Los que han visto El Padrino, la legendaria película de Francis F. Coppola sobre la mafia, recordarán la escena en que los miembros de la familia Corleone reaccionan con ira e incredulidad al saber que uno de ellos (Michael, el hijo menor) se ha alistado para defender a su país en la guerra: no entienden que nadie en su sano juicio cometa la idiotez de anteponer el interés público al de «la propia sangre». Algo parecido he oído muchas veces en mi propio entorno: que lo único importante es la vida privada, la familia, y que el compromiso cívico y político, si no sirve inmediatamente a aquella, carece de valor y sentido. De hecho, todavía se oye exclamar aquello de «yo no me meto en política» como expresión de decencia y buen sentido, dando a entender que el que lo hace es un sinvergüenza o un idiota que descuida sus verdaderos intereses.

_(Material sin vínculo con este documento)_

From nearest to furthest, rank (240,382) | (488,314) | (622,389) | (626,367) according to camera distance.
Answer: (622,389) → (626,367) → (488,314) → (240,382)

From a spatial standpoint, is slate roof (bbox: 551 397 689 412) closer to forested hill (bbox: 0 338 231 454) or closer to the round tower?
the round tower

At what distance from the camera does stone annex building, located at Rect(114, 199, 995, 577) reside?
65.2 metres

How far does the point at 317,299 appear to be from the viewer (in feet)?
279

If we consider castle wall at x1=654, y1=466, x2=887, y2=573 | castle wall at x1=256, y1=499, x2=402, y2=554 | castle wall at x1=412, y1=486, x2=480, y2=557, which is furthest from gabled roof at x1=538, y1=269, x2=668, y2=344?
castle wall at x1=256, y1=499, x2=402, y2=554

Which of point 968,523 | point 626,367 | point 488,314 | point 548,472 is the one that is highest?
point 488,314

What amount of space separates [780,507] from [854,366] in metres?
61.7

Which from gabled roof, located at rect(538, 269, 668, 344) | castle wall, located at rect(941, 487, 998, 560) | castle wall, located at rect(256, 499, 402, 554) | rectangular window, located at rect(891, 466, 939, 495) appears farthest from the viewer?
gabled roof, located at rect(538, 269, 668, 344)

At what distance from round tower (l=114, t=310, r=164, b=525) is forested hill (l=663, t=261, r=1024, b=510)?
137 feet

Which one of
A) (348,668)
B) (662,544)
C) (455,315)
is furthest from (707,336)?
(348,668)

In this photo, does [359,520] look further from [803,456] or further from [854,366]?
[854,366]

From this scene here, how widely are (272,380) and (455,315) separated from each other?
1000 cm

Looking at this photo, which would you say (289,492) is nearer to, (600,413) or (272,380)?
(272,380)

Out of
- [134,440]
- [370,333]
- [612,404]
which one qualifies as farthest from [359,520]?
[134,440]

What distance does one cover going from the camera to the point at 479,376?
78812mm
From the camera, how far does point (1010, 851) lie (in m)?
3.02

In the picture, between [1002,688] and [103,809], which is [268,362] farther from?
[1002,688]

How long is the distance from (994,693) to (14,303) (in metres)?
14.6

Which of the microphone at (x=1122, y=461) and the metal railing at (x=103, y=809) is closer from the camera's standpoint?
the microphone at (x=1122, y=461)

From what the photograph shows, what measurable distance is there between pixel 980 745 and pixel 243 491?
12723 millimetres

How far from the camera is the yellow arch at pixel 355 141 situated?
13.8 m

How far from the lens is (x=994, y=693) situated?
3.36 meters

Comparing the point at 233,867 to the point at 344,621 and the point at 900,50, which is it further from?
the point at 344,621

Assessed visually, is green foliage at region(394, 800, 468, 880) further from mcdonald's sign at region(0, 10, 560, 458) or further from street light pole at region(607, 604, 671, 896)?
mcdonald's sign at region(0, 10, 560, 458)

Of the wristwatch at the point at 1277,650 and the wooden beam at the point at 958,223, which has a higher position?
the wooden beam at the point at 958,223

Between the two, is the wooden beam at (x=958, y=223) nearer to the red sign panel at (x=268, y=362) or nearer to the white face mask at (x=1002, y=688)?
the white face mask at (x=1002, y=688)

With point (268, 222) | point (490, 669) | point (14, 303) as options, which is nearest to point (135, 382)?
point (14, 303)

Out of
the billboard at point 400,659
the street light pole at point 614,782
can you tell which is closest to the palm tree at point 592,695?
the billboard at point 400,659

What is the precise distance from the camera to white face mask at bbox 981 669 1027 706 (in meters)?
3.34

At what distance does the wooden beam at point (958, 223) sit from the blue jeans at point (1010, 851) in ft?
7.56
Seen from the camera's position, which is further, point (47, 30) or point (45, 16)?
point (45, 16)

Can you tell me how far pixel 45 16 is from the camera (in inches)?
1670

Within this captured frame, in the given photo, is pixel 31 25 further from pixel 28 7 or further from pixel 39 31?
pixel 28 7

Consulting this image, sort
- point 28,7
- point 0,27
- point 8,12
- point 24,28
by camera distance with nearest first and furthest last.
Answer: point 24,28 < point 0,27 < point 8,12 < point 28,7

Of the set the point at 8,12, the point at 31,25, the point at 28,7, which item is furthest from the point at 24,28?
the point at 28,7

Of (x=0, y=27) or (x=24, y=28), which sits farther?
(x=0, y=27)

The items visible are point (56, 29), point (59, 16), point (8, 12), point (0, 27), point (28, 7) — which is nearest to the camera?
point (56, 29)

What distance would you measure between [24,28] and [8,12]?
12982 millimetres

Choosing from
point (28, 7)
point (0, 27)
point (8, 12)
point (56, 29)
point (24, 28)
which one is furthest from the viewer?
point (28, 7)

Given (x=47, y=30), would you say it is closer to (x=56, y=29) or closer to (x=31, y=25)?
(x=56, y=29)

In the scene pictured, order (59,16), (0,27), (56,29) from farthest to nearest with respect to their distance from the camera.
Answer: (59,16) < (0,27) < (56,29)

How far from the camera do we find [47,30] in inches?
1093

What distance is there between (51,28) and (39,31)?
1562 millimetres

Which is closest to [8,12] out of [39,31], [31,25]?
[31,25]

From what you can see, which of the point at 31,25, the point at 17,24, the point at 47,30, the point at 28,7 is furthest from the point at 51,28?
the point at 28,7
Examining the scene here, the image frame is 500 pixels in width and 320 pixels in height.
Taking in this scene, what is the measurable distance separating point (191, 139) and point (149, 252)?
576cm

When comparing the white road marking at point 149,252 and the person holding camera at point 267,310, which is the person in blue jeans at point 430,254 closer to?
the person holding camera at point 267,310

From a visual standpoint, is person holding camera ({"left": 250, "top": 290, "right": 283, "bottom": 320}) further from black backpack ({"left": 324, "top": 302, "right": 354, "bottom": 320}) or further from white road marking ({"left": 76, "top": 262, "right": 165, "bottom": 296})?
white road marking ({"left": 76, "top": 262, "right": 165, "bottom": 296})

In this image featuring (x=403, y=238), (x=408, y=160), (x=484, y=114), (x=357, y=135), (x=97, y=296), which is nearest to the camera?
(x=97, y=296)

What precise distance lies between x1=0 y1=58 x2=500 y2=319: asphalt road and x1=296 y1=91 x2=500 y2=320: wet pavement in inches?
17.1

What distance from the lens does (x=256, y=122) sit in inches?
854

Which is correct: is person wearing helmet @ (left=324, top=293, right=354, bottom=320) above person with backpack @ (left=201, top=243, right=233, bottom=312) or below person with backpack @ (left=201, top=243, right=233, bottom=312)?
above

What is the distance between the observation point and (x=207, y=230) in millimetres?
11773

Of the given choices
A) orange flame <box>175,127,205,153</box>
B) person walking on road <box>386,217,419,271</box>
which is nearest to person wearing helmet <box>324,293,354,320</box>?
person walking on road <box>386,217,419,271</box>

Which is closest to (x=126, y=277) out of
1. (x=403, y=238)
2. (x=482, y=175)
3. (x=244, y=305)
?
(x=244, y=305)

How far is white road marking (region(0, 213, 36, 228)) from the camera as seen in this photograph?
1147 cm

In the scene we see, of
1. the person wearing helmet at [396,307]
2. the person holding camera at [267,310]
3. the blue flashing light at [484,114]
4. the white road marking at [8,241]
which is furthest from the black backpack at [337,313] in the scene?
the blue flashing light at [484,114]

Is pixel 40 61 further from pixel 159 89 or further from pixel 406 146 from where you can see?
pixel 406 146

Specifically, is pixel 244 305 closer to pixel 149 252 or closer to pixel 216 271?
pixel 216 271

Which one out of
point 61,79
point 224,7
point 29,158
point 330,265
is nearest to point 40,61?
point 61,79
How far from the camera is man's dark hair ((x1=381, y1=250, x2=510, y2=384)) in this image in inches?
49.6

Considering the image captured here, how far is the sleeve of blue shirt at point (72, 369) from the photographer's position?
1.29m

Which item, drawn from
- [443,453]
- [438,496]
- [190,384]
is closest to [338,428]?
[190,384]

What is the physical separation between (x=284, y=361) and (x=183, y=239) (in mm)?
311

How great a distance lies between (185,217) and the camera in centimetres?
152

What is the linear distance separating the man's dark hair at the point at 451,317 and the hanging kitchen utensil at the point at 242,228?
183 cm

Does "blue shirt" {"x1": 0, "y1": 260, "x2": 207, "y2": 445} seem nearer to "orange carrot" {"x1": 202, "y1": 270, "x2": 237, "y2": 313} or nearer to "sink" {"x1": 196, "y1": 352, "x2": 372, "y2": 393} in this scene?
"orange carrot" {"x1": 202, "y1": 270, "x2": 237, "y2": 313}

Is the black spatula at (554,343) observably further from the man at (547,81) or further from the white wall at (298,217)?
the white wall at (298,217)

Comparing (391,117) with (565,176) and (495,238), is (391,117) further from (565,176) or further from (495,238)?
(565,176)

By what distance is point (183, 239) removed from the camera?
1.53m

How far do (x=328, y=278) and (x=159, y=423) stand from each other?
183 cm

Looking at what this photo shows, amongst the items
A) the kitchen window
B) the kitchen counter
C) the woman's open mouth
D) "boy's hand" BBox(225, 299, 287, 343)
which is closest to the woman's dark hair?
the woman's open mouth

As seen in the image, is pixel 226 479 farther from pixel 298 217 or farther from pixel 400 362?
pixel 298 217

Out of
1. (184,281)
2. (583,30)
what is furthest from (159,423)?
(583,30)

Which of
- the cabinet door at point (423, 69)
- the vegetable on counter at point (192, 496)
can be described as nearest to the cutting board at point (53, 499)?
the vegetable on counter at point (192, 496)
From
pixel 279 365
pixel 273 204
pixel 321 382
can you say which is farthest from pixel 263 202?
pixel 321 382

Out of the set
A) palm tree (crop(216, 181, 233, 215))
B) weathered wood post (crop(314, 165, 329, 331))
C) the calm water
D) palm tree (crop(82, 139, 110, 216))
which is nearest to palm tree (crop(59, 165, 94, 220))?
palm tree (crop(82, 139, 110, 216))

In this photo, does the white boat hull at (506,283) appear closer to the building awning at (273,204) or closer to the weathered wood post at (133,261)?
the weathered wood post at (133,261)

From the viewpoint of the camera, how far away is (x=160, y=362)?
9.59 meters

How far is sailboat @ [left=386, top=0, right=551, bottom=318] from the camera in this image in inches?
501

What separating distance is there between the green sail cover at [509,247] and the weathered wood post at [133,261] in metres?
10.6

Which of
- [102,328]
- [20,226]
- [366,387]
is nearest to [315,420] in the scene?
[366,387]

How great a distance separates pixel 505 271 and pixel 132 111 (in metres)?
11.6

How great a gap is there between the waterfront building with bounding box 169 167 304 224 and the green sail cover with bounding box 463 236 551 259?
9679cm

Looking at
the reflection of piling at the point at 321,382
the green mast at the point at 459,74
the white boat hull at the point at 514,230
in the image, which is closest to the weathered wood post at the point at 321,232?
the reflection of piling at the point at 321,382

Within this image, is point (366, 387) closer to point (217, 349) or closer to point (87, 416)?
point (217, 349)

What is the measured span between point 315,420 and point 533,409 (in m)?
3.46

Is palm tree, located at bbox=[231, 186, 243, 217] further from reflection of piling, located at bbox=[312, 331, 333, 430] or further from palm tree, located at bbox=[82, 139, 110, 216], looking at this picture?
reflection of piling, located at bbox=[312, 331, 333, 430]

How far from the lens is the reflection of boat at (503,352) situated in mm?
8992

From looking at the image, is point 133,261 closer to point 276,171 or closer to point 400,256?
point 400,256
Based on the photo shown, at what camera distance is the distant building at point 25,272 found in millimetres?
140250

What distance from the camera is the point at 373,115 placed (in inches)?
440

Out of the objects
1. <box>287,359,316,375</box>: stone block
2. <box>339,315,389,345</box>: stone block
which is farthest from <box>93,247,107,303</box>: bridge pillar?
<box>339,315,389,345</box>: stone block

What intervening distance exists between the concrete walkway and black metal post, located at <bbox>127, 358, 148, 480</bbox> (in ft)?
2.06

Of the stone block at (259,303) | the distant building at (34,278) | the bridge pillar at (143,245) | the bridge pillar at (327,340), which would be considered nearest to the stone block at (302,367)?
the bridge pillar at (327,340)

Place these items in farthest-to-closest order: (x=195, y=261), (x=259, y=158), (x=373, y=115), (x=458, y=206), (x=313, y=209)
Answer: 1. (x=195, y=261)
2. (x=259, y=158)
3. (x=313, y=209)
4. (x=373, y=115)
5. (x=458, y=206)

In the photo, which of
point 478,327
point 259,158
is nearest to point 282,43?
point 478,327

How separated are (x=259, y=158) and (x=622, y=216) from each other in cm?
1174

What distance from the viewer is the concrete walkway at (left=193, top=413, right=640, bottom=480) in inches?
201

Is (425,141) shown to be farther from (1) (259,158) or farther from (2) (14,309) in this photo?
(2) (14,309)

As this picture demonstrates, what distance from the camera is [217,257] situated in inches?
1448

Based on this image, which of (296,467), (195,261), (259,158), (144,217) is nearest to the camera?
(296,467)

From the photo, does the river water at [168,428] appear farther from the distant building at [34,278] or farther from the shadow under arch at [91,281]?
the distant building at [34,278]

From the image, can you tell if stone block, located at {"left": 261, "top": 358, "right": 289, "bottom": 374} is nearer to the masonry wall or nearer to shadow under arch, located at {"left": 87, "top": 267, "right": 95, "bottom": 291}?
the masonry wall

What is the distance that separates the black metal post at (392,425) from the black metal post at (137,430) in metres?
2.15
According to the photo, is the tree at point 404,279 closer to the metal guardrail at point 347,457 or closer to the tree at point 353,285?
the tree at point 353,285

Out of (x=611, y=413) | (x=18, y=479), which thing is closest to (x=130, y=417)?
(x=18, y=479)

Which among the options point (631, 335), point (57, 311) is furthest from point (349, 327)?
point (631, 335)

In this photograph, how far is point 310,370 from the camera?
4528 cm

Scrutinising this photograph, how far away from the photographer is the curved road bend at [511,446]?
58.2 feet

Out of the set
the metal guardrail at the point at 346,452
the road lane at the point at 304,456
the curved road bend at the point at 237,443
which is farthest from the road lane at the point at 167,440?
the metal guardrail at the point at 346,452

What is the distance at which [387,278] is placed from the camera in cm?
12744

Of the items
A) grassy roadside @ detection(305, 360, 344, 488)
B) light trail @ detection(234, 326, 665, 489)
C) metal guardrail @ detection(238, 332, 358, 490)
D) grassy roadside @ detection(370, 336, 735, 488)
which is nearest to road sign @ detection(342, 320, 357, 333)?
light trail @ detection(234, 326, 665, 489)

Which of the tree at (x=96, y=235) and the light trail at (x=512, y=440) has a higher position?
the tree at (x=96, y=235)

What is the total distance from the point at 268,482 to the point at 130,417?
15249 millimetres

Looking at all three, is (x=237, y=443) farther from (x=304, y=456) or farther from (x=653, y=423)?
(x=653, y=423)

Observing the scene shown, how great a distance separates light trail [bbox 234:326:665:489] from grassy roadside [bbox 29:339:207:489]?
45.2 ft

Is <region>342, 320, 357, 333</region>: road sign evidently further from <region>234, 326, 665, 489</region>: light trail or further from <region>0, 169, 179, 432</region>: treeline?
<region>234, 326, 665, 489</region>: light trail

Es curioso que este uso del término «idiota»
sea el opuesto al que se cree que tuvo originariamente, al menos en una de sus
acepciones. En la Grecia clásica «idiota» no se refería al que descuidaba lo privado
para ocuparse de lo público, sino al que descuidaba su faceta pública y actuaba
como simple particular. Justo lo contrario. Y eso que los antiguos griegos
vivían en un ecosistema político parecido al nuestro: democracias más o menos
convulsas e inestables rodeadas de amenazantes (y tentadores) regímenes
totalitarios. Tan peligroso era el mundo – antes y ahora – que seguro que las
abuelas griegas dirían a sus nietos lo mismo que las nuestras: que, hiciesen lo
que hiciesen, no se «significaran» nunca. ¿Pero por qué les haríamos más caso
los de nuestra generación que los griegos de hace dos mil quinientos años?
A este desprecio de lo político en
sentido amplio han contribuido, sin duda, muchos factores: el espectáculo
mediático en torno a la corrupción política, el «coste de información» que
supone para el ciudadano medio valorar problemas cada vez más complejos, la
concepción ultraliberal del Estado como una empresa limitada a asegurar el
bienestar particular, o la idea – no menos liberal – de que la democracia no es
más que negociación de intereses y que toda invocación a la justicia o a las
virtudes cívicas es idiotez o hipocresía.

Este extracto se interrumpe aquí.